Calpers Cuts Risk and Finds Reward, for Now

"Revamped Real-Estate Strategy Shows Early Signs of Success—Namely, Strong Returns; Is the Pension 'an Anomaly'?"

By CRAIG KARMIN
Wall Street Journal

July 24, 2012 – Double-digit property returns for California pension giant Calpers are offering early evidence that the fund’s closely watched real-estate strategy may be paying off.

A year ago, the California Public Employees’ Retirement System, the nation’s largest public pension fund, began reducing the number of outside real-estate fund managers and moved away from riskier investments.

The step was designed to increase control over its portfolio while focusing more attention on higher-quality, but potentially lower-returning, properties. Calpers also de-emphasized the pursuit of outsize real-estate returns through the use of leverage, a strategy that at times resulted in blockbuster gains but also produced large losses, such as when the property bubble burst.

It still is early, but so far the changes have produced strong results. While Calpers’s$233 billion portfolio posted a return of just 1% for the 12 months through June, the real-estate portfolio posted a return of 15.9% for the 12 months through March. (Calpers reports real-estate results with a three-month lag.)

The real-estate returns exceeded Calpers’s customized benchmark by about three percentage points and were driven by several factors, including a focus on hot areas like high-quality office buildings in major cities and apartment buildings. Returns for these sectors were as high as 32%.

“We think these positive returns are the early results of our significant effort to restructure the portfolio,” said Theodore Eliopoulos, head of Calpers’s real-estate group, which has $21 billion in property assets.

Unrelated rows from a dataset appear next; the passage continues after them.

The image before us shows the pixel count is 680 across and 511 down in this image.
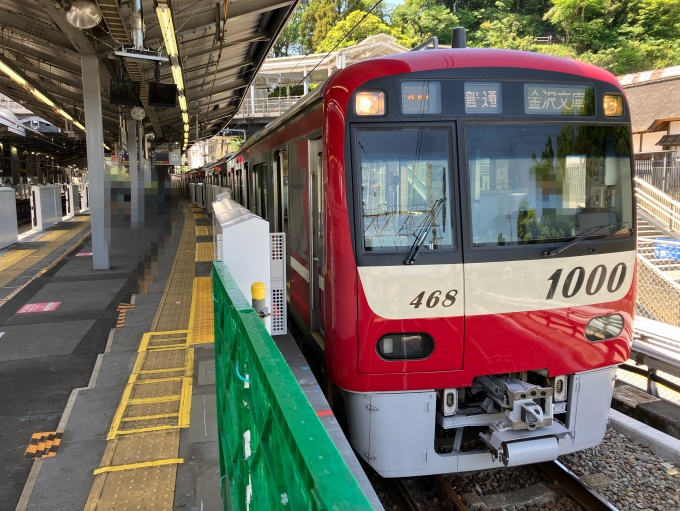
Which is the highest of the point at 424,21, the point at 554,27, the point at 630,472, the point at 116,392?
the point at 424,21

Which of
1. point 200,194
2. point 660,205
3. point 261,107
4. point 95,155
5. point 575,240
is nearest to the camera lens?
point 575,240

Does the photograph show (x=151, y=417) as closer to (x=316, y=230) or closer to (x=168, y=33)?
(x=316, y=230)

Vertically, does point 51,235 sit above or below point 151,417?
above

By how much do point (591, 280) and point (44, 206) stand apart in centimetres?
1787

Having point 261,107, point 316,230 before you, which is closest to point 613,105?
point 316,230

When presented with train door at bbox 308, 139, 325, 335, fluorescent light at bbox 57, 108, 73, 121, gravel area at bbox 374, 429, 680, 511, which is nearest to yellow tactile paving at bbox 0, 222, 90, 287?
fluorescent light at bbox 57, 108, 73, 121

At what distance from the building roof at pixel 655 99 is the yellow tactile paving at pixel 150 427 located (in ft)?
71.2

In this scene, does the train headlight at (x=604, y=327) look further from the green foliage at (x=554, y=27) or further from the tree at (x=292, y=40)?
the tree at (x=292, y=40)

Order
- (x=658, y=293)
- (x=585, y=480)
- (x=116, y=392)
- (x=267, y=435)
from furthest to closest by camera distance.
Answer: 1. (x=658, y=293)
2. (x=116, y=392)
3. (x=585, y=480)
4. (x=267, y=435)

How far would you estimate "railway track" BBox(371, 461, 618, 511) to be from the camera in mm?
3934

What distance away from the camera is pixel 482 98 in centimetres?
393

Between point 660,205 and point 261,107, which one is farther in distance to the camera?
point 261,107

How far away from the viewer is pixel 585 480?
14.3 feet

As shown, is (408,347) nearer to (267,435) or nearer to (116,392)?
(267,435)
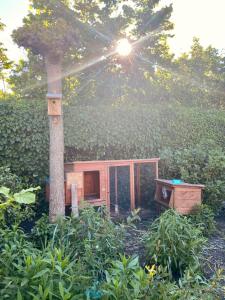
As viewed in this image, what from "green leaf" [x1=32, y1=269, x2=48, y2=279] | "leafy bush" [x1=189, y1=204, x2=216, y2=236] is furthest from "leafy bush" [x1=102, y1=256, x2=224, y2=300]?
"leafy bush" [x1=189, y1=204, x2=216, y2=236]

The fund’s board last year approved a five- to seven-year plan to lower its real-estate investment risk. Calpers is moving three-quarters of its assets to core assets like well-leased office buildings, up from as low as 30%. It is also reducing its reliance on pooled investment funds in favor of separate one-on-one relationships with managers. Calpers officials say this improves disclosure and control over their invested money.

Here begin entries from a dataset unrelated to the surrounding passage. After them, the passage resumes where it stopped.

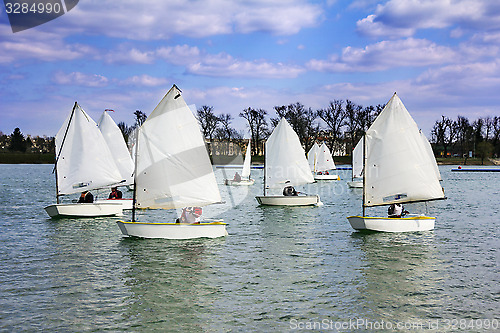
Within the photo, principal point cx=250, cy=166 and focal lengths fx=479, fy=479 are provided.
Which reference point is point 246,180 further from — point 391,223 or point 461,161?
point 461,161

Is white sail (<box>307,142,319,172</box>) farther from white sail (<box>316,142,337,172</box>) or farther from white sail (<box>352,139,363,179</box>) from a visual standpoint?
white sail (<box>352,139,363,179</box>)

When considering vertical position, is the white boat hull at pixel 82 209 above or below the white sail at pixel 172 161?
below

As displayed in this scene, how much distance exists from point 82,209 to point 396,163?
19009mm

“We can tap specialists to run very focused strategies,” Mr. Eliopoulos said.

The restructuring included severing certain ties with some big real-estate managers like BlackRock Inc. BLK -0.25% and Hines. The fund then handed over new money to some of its more-specialized managers like CommonWealth Partners to acquire office buildings.

Recent acquisitions include the 1929 Hamilton Square building in Washington, D.C., former site of Garfinckel’s department store, and the sleekly modern Russell Investment Center in downtown Seattle.
Many pensions are following Calpers’s lead in turning away from higher-risk real-estate funds, and they are hoping that the California fund’s performance bodes well for all. But some real-estate executives say other funds may not match Calpers’s performance because most didn’t move as quickly.

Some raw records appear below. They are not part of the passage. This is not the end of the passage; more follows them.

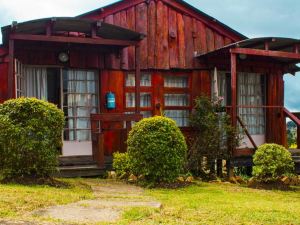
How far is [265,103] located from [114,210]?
1020 centimetres

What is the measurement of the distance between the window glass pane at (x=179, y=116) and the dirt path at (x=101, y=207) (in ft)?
17.2

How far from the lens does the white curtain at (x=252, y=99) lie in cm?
1571

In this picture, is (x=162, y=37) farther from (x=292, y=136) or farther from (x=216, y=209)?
(x=292, y=136)

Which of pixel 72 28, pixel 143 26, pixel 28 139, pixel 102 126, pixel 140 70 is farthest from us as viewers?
pixel 143 26

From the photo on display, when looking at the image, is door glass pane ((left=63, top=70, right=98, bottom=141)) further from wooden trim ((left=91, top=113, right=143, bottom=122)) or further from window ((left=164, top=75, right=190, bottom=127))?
window ((left=164, top=75, right=190, bottom=127))

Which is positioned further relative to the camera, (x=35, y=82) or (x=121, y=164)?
(x=35, y=82)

“I think Calpers is an anomaly in terms of returns,” said Jeffrey Oram, an executive managing director at broker Colliers International and a member of the board that oversees New Jersey’s $70 billion public pension fund.
Some observers say Calpers also may have benefited from taking its pain early. Its real-estate portfolio lost 48% of its value for the year ending in June 2009, and Calpers reported a 12% loss in value the following fiscal year. Other corporate and public pensions have been more hesitant to mark down losses, which means they aren’t enjoying as large a rebound since the market turned.

Others observers suggest Calpers may be shunning riskier investments at a time when low property prices offer potential upside. They wonder if the fund’s recent returns are unsustainable, since Calpers moved adroitly into assets like apartments and major metropolitan-area office buildings as the run-up was getting going.
Even Calpers says the rapid market moves for high-quality offices are a concern. “Current prices are frothy,” Mr. Eliopoulos said. “But our partners have proved to be quite disciplined.”

During the previous decade’s boom years, Calpers sought big-time returns by chasing after risky land deals and using borrowed money to fund new developments.

While its annual property gains sometimes topped 20%, many of these investments soured during the financial crisis that wiped away more than $10 billion in the real-estate portfolio’s value. High-profile investments like a $500 million equity stake in Manhattan’s Peter Cooper Village and Stuyvesant Town apartment complex were written off.
For its core investments, Mr. Eliopoulos said Calpers’s 32% return from apartments was bolstered by the sector’s rising prices as Calpers sold more than 5,000 units. Its retail real estate returned 24%, aided by the appreciation of a 2009 portfolio acquisition, while its office buildings gained 20%. Calpers’s industrial portfolio, managed by CenterPoint Properties, returned 33%.

By contrast, Mr. Eliopoulos added, Calpers still has about $4 billion with 50 comingled high-risk, higher-return funds that returned 1.5% over the 12-month period.

With 9% of Calpers’s assets in real estate, below its long-term allocation target of 10%, the giant pension fund anticipates moving more money into property in the years ahead.